Corrosion engineering towards efficient oxygen evolution electrodes with stable catalytic activity for over 6000 hours

• Published in: Nature communications Vol. 9; no. 1; pp. 2609 - 10
• Main Authors: Liu, Yipu, Liang, Xiao, Gu, Lin, Zhang, Yu, Li, Guo-Dong, Zou, Xiaoxin, Chen, Jie-Sheng
• Format: Journal Article
• Language: English
• Published: London Nature Publishing Group UK 04.07.2018; Nature Publishing Group; Nature Portfolio
• Subjects: 140/146; 147/135; 147/143; 639/301/299/886; 639/638/263/915; 639/638/549/884; 639/925/357; Ambient temperature; Catalysis; Catalysts; Catalytic activity; Cations; Corrosion; Divalent cations; Electrodes; Energy efficiency; Engineering; Evolution; Humanities and Social Sciences; Hydroxides; Iridium; Iron; Iron and steel making; multidisciplinary; Nickel; Oxygen; Oxygen evolution reactions; Science; Science (multidisciplinary); Substrates
• ISSN: 2041-1723; 2041-1723
• DOI: 10.1038/s41467-018-05019-5

Although a number of nonprecious materials can exhibit catalytic activity approaching (sometimes even outperforming) that of iridium oxide catalysts for the oxygen evolution reaction, their catalytic lifetimes rarely exceed more than several hundred hours under operating conditions.
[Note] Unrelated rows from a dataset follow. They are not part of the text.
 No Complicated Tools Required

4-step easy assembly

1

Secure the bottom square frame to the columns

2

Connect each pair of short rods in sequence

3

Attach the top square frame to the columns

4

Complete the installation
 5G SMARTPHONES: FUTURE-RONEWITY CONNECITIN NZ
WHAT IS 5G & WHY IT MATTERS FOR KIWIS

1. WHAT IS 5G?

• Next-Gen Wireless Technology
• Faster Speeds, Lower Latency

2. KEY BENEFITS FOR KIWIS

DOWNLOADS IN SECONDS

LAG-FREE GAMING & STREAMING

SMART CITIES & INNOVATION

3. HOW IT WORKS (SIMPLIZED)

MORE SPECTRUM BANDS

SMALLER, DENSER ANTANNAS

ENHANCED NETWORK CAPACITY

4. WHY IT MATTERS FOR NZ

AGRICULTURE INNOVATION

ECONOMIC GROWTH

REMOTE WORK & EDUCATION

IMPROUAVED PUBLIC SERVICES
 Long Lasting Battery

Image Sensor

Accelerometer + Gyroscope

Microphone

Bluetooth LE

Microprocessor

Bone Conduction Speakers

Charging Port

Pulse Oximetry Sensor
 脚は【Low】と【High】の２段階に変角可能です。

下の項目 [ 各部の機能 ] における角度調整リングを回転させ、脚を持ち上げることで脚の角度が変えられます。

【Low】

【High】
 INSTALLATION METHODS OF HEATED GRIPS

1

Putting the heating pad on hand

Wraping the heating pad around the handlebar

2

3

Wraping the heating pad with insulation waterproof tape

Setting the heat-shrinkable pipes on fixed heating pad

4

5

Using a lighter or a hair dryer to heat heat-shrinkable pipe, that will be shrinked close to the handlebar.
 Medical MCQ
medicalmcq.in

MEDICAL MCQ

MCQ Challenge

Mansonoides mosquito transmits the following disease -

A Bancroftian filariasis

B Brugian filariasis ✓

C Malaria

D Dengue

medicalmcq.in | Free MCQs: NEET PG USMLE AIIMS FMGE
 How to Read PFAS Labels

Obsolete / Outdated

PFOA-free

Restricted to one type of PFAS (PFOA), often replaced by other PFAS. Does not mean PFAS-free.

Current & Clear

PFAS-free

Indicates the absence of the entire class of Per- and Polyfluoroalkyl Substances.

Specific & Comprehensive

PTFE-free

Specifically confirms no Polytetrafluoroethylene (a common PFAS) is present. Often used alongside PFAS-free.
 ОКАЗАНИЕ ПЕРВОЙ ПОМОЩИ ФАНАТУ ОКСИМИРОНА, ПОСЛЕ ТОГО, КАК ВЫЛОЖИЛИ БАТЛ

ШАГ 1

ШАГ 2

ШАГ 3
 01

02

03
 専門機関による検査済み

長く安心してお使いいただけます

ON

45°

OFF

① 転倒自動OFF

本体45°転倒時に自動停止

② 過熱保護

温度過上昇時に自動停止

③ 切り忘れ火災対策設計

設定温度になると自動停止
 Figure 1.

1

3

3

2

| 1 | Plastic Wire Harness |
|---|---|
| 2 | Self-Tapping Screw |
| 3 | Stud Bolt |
Here we develop an energy-efficient, cost-effective, scaled-up corrosion engineering method for transforming inexpensive iron substrates (e.g., iron plate and iron foam) into highly active and ultrastable electrodes for oxygen evolution reaction. This synthetic method is achieved via a desired corrosion reaction of iron substrates with oxygen in aqueous solutions containing divalent cations (e.g., nickel) at ambient temperature. This process results in the growth on iron substrates of thin film nanosheet arrays that consist of iron-containing layered double hydroxides, instead of rust. This inexpensive and simple manufacturing technique affords iron-substrate-derived electrodes possessing excellent catalytic activities and activity retention for over 6000 hours at 1000 mA cm -2 current densities. Earth-abundant water splitting materials are highly desirable for renewable fuel production, but such catalysts are rarely tested for long-term use. Here, the authors prepare active water-splitting electrocatalysts via corrosion engineering that are stable for thousands of hours.